(Data entries)
━━━━━━━━━━━━━━━━━━━━

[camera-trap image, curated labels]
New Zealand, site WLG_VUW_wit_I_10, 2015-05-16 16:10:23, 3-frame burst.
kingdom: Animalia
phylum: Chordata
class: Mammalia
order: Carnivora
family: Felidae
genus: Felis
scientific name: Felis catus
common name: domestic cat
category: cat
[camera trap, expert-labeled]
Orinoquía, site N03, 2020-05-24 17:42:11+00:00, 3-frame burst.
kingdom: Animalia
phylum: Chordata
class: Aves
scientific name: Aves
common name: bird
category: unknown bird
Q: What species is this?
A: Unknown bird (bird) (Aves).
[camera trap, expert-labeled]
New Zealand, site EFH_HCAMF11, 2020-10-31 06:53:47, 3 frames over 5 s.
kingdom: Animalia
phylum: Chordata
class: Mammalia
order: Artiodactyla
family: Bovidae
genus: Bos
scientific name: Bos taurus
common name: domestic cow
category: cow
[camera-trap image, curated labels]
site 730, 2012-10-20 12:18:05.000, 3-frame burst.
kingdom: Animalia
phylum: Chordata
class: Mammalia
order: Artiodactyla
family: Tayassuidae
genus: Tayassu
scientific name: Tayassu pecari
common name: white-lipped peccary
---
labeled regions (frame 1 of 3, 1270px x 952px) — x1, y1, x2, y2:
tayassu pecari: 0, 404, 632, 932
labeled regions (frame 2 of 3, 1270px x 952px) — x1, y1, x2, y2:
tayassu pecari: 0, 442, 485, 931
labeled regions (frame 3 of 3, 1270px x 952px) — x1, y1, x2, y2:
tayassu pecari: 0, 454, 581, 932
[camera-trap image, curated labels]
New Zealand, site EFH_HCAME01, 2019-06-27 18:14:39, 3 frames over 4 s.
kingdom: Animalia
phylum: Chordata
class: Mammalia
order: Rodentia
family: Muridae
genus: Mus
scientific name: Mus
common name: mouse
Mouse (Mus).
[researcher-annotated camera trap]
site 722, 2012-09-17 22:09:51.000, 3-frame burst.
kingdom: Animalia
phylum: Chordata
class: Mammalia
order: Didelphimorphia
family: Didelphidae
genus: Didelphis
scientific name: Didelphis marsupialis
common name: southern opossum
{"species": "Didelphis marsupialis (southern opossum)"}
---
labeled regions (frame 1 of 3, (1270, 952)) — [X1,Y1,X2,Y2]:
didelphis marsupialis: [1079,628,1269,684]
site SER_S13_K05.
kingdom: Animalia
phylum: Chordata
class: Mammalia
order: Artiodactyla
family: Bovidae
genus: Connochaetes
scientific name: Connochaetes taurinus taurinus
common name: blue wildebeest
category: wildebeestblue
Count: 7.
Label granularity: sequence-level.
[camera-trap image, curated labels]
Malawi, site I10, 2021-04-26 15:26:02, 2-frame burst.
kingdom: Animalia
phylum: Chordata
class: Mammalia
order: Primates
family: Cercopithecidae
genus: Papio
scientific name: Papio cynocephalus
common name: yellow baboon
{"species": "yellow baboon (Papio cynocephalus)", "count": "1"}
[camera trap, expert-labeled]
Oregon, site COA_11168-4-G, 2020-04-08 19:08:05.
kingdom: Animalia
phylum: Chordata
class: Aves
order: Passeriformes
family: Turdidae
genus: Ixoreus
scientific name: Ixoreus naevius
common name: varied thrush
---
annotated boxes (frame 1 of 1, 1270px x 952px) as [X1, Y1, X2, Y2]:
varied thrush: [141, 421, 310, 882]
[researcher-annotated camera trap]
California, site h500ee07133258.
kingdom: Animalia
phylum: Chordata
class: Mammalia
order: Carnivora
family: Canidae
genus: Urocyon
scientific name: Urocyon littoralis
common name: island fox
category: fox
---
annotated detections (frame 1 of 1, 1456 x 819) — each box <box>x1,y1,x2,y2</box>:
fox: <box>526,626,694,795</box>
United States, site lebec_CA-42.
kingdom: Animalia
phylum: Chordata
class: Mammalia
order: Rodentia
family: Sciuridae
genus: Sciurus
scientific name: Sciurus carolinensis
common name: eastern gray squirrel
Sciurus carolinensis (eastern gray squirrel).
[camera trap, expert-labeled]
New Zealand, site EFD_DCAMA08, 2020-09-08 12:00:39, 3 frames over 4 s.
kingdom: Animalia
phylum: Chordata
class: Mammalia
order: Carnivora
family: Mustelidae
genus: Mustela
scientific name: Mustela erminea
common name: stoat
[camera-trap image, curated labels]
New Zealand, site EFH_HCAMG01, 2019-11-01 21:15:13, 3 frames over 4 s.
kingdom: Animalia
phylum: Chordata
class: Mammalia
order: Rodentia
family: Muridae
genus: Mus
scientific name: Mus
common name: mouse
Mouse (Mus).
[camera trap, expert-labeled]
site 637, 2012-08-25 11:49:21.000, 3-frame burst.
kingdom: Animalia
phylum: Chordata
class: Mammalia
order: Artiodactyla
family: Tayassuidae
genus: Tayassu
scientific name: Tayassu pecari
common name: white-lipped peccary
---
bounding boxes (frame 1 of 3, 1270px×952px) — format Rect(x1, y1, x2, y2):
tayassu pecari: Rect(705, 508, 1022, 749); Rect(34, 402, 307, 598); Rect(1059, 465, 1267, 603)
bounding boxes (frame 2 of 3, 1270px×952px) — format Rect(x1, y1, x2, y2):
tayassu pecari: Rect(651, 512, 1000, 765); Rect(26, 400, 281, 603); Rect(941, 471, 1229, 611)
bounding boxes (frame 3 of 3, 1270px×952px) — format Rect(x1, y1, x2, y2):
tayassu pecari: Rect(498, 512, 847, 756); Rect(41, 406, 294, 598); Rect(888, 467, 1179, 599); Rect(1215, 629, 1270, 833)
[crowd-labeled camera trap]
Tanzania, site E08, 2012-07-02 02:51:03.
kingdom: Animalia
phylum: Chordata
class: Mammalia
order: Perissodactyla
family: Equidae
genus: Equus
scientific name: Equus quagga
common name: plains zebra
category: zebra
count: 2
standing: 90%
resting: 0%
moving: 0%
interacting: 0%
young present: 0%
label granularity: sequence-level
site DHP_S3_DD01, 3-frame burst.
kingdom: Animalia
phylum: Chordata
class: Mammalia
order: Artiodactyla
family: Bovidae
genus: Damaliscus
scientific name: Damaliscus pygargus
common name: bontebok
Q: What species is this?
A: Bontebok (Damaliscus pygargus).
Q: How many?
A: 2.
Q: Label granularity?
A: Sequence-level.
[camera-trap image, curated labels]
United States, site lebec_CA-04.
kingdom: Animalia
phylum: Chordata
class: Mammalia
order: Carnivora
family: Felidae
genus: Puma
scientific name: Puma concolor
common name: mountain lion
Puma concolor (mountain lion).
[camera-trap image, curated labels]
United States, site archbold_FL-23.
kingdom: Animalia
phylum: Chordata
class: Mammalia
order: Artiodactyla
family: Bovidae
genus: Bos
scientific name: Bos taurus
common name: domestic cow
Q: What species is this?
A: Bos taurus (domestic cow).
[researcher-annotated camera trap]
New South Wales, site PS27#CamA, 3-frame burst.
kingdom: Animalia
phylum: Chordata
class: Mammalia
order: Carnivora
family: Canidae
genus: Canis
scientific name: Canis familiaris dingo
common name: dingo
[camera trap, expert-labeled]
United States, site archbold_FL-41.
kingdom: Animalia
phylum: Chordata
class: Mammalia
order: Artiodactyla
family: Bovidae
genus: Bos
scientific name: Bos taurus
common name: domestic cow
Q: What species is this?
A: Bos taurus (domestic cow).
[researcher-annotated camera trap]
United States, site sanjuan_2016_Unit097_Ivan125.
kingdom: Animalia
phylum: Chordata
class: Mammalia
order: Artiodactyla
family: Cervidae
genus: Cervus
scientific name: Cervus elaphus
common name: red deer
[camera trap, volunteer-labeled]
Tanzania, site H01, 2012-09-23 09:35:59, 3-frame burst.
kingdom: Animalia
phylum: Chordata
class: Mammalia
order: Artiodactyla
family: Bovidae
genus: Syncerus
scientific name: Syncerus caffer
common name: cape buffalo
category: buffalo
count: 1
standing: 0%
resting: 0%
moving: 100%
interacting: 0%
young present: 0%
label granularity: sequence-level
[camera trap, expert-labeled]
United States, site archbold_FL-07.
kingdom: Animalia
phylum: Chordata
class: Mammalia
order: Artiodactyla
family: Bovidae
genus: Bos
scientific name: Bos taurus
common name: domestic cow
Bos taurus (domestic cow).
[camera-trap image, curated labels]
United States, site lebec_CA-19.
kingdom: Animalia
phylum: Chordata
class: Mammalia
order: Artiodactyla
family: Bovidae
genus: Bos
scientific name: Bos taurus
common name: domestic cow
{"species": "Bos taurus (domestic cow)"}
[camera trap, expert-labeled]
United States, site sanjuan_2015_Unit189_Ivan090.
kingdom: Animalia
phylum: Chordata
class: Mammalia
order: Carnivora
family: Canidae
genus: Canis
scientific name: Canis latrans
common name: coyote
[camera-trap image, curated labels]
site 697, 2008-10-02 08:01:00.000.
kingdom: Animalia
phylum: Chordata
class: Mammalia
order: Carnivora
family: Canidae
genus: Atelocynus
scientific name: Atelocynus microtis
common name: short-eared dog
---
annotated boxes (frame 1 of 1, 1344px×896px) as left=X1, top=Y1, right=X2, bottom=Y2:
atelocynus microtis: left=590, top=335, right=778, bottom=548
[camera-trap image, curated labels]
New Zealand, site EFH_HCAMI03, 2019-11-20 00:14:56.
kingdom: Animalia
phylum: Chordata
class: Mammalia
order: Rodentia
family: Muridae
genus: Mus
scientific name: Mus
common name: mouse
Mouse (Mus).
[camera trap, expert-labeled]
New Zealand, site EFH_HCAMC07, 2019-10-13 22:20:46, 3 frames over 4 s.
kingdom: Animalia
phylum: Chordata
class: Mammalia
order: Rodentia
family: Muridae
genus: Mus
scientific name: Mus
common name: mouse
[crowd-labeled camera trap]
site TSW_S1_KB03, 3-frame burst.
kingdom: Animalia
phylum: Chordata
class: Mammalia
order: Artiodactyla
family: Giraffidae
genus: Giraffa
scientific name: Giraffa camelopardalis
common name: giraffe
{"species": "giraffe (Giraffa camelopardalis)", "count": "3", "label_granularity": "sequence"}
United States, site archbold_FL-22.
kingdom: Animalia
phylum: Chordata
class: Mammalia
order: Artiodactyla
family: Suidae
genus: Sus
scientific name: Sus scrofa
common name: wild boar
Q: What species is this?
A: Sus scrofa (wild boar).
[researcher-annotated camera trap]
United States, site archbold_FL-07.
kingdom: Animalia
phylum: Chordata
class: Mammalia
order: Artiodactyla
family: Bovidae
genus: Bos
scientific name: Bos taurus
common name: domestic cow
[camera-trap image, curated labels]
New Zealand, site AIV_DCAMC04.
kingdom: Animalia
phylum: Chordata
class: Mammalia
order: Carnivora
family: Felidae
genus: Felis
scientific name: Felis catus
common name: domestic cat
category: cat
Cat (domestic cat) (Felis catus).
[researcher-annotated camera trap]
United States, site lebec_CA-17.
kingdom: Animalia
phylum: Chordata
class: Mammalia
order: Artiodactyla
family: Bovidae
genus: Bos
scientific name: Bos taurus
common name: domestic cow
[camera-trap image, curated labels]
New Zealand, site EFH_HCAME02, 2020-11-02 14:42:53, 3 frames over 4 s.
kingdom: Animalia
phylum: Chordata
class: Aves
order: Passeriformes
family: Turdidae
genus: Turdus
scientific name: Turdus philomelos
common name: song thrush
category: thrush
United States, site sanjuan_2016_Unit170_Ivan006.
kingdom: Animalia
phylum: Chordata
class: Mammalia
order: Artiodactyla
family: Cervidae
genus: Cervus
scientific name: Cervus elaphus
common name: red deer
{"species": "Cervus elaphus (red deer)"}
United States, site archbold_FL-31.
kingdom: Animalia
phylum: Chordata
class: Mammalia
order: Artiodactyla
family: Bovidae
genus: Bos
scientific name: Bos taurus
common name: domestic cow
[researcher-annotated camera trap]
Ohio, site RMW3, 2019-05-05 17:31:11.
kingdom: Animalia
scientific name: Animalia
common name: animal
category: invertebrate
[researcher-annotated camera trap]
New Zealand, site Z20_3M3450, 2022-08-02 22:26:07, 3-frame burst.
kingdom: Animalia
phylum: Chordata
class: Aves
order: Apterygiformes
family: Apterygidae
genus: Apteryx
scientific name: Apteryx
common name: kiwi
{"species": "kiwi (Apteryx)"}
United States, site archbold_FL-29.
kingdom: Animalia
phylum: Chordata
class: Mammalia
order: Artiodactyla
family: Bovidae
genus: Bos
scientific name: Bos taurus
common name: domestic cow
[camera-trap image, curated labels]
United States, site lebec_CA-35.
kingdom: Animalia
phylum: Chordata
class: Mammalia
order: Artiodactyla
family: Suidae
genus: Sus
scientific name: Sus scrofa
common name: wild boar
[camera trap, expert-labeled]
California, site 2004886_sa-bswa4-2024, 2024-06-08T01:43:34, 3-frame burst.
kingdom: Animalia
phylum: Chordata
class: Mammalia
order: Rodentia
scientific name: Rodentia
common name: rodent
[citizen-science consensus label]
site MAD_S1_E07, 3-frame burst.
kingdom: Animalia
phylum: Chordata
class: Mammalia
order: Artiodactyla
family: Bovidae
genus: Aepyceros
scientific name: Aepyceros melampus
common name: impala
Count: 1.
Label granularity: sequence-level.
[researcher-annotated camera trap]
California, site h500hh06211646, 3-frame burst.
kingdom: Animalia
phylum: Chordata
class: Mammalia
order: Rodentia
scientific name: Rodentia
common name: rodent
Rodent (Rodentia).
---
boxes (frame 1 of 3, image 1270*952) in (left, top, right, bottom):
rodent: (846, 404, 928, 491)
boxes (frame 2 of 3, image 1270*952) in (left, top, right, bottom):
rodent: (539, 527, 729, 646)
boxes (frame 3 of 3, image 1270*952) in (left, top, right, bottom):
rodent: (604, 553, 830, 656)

━━━━━━━━━━━━━━━━━━━━

__What to produce__. In the data above, find the line that contains "genus: Urocyon" and the line that contains "scientific name: Damaliscus pygargus". Repeat exactly those lines and every line between them, and only those.

__Output for this exercise__.
genus: Urocyon
scientific name: Urocyon littoralis
common name: island fox
category: fox
---
annotated detections (frame 1 of 1, 1456 x 819) — each box <box>x1,y1,x2,y2</box>:
fox: <box>526,626,694,795</box>
United States, site lebec_CA-42.
kingdom: Animalia
phylum: Chordata
class: Mammalia
order: Rodentia
family: Sciuridae
genus: Sciurus
scientific name: Sciurus carolinensis
common name: eastern gray squirrel
Sciurus carolinensis (eastern gray squirrel).
[camera trap, expert-labeled]
New Zealand, site EFD_DCAMA08, 2020-09-08 12:00:39, 3 frames over 4 s.
kingdom: Animalia
phylum: Chordata
class: Mammalia
order: Carnivora
family: Mustelidae
genus: Mustela
scientific name: Mustela erminea
common name: stoat
[camera-trap image, curated labels]
New Zealand, site EFH_HCAMG01, 2019-11-01 21:15:13, 3 frames over 4 s.
kingdom: Animalia
phylum: Chordata
class: Mammalia
order: Rodentia
family: Muridae
genus: Mus
scientific name: Mus
common name: mouse
Mouse (Mus).
[camera trap, expert-labeled]
site 637, 2012-08-25 11:49:21.000, 3-frame burst.
kingdom: Animalia
phylum: Chordata
class: Mammalia
order: Artiodactyla
family: Tayassuidae
genus: Tayassu
scientific name: Tayassu pecari
common name: white-lipped peccary
---
bounding boxes (frame 1 of 3, 1270px×952px) — format Rect(x1, y1, x2, y2):
tayassu pecari: Rect(705, 508, 1022, 749); Rect(34, 402, 307, 598); Rect(1059, 465, 1267, 603)
bounding boxes (frame 2 of 3, 1270px×952px) — format Rect(x1, y1, x2, y2):
tayassu pecari: Rect(651, 512, 1000, 765); Rect(26, 400, 281, 603); Rect(941, 471, 1229, 611)
bounding boxes (frame 3 of 3, 1270px×952px) — format Rect(x1, y1, x2, y2):
tayassu pecari: Rect(498, 512, 847, 756); Rect(41, 406, 294, 598); Rect(888, 467, 1179, 599); Rect(1215, 629, 1270, 833)
[crowd-labeled camera trap]
Tanzania, site E08, 2012-07-02 02:51:03.
kingdom: Animalia
phylum: Chordata
class: Mammalia
order: Perissodactyla
family: Equidae
genus: Equus
scientific name: Equus quagga
common name: plains zebra
category: zebra
count: 2
standing: 90%
resting: 0%
moving: 0%
interacting: 0%
young present: 0%
label granularity: sequence-level
site DHP_S3_DD01, 3-frame burst.
kingdom: Animalia
phylum: Chordata
class: Mammalia
order: Artiodactyla
family: Bovidae
genus: Damaliscus
scientific name: Damaliscus pygargus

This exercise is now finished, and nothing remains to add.